GIVEN RECORDS -
════════

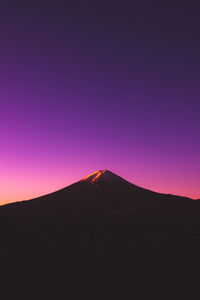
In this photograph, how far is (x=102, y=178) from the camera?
113188 millimetres

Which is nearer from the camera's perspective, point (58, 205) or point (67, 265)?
point (67, 265)

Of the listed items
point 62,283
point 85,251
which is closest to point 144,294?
point 62,283

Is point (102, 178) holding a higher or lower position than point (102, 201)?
higher

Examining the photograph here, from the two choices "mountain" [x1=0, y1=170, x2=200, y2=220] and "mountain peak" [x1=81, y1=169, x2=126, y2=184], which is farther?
"mountain peak" [x1=81, y1=169, x2=126, y2=184]

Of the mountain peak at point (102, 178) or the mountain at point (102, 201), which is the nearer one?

════════

TASK REQUIREMENTS - Begin with the line that contains "Which is nearer" and set down each line exactly until the records above end, including the final line.

WORKED SOLUTION -
Which is nearer from the camera's perspective, point (58, 205) or point (67, 265)?
point (67, 265)

Of the listed items
point 62,283
point 85,251
which is closest to point 144,294?
point 62,283

Is point (102, 178) holding a higher or lower position than point (102, 201)?
higher

Examining the photograph here, from the two choices "mountain" [x1=0, y1=170, x2=200, y2=220] and "mountain peak" [x1=81, y1=169, x2=126, y2=184], which is farther?
"mountain peak" [x1=81, y1=169, x2=126, y2=184]

Of the mountain peak at point (102, 178) or the mountain at point (102, 201), which is the nearer one?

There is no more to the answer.